By Jemima Kelly and Ritvik Carvalho
LONDON (Reuters) - Sterling fell only briefly on Wednesday after an assailant stabbed a policeman and was shot by police just outside Britain's parliament building in London in what police described as a "terrorist incident".
Eyewitnesses said a car had crashed into pedestrians on nearby Westminster bridge shortly before the incident, in which Sky News said two people were killed. The total number of casualties was unclear.
The initial reports drove sterling to the day's lows against the dollar and euro, but as it emerged that an assailant had been shot, and with no reports of other separate incidents, the pound recovered to trade broadly flat on the day.
By 1740 GMT, the pound was trading at $1.2482, having briefly fallen to as low as $1.2424, and up from levels of around $1.2450 <GBP=D3> before the news.
It also recovered from the day's low of 87 pence per euro <EURGBP=D3> to trade flat at 86.62 pence.
British government bond futures <FLGcv1> fell back from the session high struck immediately after the incident.
"Maybe the market is not viewing this as sufficiently sizeable to hit the radar," said Neil Jones, head of hedge fund FX sales at Mizuho in London.
"Some of these incidents don’t necessarily cause a massive exodus of investors from the currency.
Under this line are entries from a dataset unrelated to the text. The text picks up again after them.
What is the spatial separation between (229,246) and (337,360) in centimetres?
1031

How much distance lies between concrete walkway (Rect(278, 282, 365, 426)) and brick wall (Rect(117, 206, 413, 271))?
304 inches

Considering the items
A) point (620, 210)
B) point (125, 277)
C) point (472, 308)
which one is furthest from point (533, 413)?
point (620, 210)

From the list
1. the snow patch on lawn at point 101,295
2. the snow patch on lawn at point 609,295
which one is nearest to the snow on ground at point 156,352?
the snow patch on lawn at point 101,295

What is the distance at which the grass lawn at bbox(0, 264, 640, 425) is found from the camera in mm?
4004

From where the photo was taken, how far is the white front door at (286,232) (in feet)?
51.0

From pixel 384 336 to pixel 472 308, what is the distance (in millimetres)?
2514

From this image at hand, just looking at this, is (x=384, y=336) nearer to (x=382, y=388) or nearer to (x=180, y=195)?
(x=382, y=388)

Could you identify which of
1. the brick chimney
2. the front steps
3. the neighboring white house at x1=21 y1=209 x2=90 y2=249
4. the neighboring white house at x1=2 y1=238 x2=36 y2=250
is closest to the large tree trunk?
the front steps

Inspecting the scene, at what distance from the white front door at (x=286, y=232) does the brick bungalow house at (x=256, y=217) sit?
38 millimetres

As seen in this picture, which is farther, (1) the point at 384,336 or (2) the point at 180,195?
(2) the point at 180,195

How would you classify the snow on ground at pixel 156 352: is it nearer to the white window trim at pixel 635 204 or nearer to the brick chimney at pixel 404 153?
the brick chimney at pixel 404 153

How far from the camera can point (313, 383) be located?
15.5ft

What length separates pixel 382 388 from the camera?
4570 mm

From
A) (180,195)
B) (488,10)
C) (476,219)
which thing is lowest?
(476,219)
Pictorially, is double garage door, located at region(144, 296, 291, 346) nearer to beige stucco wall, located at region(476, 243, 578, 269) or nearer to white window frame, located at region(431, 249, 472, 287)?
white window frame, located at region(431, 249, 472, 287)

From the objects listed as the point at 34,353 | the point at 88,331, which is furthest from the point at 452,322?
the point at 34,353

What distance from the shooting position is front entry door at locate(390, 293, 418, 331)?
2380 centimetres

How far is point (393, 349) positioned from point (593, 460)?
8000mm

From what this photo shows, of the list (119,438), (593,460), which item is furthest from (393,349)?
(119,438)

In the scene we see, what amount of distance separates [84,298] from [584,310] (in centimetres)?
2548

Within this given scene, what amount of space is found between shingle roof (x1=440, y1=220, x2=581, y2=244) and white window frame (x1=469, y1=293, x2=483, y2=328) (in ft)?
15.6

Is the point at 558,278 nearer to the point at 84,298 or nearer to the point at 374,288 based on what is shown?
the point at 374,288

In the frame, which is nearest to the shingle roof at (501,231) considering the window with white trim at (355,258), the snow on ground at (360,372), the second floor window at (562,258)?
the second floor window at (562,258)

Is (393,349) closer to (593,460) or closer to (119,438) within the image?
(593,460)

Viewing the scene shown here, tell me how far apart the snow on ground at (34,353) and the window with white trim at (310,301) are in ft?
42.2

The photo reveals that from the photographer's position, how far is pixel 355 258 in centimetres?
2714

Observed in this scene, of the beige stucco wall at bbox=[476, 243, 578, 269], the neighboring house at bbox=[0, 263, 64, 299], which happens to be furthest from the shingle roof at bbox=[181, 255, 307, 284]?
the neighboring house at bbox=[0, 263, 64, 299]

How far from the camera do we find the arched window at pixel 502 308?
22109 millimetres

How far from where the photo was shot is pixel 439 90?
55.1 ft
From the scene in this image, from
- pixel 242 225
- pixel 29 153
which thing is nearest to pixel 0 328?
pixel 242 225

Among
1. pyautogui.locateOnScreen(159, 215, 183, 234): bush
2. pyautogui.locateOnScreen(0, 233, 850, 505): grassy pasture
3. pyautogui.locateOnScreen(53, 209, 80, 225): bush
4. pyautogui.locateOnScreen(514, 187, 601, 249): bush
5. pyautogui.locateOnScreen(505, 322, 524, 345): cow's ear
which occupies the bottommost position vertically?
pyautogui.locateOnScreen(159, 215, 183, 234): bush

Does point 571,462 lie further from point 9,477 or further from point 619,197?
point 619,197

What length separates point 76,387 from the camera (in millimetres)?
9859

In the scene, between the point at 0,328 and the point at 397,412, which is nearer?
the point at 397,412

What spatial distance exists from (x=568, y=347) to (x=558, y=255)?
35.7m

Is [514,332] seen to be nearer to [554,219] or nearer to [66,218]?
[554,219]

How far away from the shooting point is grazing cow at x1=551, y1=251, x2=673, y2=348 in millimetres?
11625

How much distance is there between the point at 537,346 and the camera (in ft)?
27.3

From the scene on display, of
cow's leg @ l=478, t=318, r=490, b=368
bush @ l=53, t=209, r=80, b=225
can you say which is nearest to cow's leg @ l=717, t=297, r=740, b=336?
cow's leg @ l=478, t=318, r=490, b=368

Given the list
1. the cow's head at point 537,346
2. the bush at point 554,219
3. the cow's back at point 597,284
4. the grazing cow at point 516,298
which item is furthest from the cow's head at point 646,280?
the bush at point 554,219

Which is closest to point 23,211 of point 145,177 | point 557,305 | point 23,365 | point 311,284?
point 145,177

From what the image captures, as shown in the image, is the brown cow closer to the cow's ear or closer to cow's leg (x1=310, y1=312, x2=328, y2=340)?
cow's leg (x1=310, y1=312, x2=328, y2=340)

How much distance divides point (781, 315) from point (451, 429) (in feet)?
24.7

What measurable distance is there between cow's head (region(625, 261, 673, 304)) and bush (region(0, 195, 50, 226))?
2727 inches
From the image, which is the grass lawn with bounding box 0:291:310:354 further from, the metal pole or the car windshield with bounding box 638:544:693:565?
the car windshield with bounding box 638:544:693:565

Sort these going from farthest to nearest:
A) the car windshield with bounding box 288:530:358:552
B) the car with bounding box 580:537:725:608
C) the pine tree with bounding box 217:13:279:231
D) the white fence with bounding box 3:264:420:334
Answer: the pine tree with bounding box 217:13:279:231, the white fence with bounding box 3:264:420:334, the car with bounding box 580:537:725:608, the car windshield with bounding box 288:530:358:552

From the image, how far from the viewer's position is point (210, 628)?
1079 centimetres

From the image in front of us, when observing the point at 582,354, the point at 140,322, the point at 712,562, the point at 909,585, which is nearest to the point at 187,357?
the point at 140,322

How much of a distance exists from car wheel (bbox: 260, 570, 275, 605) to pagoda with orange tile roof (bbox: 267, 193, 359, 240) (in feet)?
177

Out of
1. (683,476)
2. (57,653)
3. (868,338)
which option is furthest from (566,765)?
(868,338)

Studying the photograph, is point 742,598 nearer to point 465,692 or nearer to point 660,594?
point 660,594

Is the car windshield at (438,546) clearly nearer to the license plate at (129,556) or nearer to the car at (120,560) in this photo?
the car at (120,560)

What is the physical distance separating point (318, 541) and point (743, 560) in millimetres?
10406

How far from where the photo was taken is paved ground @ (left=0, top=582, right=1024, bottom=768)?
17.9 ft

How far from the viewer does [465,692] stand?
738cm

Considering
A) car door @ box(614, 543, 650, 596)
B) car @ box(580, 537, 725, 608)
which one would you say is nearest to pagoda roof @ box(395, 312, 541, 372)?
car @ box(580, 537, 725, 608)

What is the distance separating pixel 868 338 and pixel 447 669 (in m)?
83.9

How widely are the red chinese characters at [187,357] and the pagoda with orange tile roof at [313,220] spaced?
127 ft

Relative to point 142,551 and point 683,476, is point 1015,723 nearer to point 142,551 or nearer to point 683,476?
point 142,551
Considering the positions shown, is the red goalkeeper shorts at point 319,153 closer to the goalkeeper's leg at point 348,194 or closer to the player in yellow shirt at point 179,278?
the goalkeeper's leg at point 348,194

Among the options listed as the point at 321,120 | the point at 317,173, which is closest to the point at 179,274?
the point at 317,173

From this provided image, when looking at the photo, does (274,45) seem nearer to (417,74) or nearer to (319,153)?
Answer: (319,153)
If you look at what happened in Germany and France in the last couple of years, you didn’t see a dramatic sell-off in the euro. People just get on with their business as normal."
Jones added that the market was already in the midst of paring back big bets against sterling, and this, along with broad dollar weakness, was helping its recovery on Wednesday. Data showed net short sterling positions hit a record high in the week to last Tuesday. [IMM/FX]
"ELEMENT OF RELIEF"
"There's probably a little bit of -- if we can call it this -- relief, because of course we're still waiting to find out about the number of casualties, which of course is extremely sad, but ultimately it appears at this early stage to be a lone individual," said Jeremy Stretch, head of currency strategy CIBC World Markets.
"It's not at this stage appearing to be a coordinated attack or something more substantive than that, so I think there's an element of relief in that regard."
Stretch added that investors were refocusing on other factors, such as UK retail sales data due on Thursday, as well as a key healthcare reform vote in the U.S. Congress.
Sterling earlier hit a four-week high of $1.2507, having surged 3 percent in the past week on a downturn in the dollar amid rapidly accelerating inflation, and after Bank of England minutes last week one policymaker voted for a rise in rates.
Britain’s blue-chip FTSE 100 <.FTSE> and mid-caps <.FTMC> share indexes both ended slightly off earlier lows, down 0.7 percent and 0.8 percent respectively.